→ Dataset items

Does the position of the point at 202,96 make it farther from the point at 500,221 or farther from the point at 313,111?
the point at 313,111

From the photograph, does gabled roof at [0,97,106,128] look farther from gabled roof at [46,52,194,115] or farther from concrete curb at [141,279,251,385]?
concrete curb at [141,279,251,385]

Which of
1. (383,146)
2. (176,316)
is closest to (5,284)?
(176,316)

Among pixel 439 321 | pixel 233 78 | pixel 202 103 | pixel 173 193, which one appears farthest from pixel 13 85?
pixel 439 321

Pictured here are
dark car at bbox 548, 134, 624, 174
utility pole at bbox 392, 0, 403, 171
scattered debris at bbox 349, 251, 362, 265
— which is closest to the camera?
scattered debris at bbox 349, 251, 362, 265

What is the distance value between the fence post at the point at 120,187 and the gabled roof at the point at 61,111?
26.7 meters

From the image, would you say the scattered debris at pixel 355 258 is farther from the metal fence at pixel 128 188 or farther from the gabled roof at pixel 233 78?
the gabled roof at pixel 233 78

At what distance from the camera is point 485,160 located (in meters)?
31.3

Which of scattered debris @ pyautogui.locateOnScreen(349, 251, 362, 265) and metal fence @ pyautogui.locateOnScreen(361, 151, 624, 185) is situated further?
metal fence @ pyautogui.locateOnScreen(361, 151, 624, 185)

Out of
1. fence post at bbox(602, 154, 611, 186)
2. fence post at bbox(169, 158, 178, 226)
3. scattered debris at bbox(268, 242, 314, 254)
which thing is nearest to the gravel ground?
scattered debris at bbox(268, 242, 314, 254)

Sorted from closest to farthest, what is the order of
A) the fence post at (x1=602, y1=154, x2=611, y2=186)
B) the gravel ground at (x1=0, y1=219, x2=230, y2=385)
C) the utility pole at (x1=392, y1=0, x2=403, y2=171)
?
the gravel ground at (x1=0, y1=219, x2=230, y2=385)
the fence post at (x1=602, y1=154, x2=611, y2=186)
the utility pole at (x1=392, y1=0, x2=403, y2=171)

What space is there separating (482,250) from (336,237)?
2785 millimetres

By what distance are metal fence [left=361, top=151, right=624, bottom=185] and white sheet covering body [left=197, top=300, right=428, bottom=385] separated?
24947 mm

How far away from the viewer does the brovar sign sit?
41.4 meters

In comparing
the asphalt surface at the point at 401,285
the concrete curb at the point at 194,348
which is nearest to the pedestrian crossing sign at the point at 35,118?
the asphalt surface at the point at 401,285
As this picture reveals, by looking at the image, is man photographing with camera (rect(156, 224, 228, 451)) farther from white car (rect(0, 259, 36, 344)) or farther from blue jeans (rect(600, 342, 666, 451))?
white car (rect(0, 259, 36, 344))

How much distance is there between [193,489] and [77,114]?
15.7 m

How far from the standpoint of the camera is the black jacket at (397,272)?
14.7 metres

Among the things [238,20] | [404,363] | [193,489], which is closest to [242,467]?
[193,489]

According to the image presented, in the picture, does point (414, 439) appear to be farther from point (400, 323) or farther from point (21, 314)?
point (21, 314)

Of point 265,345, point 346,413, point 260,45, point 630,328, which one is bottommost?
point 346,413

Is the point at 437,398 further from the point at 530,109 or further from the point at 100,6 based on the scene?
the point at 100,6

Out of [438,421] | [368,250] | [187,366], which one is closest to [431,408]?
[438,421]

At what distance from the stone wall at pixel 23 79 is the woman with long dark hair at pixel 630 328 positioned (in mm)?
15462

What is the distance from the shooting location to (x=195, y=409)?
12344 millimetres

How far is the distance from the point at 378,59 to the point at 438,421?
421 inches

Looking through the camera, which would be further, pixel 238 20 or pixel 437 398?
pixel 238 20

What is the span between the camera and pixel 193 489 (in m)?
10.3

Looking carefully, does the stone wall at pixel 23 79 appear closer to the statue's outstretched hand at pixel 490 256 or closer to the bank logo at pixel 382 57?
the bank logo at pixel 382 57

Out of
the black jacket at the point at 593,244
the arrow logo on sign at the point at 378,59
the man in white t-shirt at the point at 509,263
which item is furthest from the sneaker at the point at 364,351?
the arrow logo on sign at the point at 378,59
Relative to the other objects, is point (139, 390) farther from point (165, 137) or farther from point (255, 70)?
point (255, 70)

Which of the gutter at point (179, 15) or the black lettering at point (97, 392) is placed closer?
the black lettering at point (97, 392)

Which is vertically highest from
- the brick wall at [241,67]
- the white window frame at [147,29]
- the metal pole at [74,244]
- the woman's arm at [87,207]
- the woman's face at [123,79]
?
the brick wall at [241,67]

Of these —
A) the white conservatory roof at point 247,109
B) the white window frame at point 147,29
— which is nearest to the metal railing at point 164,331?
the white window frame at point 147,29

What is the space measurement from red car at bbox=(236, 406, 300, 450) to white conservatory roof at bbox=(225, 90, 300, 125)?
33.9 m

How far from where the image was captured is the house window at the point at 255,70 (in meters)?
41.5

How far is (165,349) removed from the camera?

→ Short task
Write the lines of the material as a JSON list of strings, one string per line with blank lines omitted, beginning at the line containing "Pictured here are" and ending at the line containing "26.7 meters", both included.

→ Result of this task
[
  "Pictured here are",
  "dark car at bbox 548, 134, 624, 174",
  "utility pole at bbox 392, 0, 403, 171",
  "scattered debris at bbox 349, 251, 362, 265",
  "— which is closest to the camera?",
  "scattered debris at bbox 349, 251, 362, 265",
  "What is the distance value between the fence post at the point at 120,187 and the gabled roof at the point at 61,111?",
  "26.7 meters"
]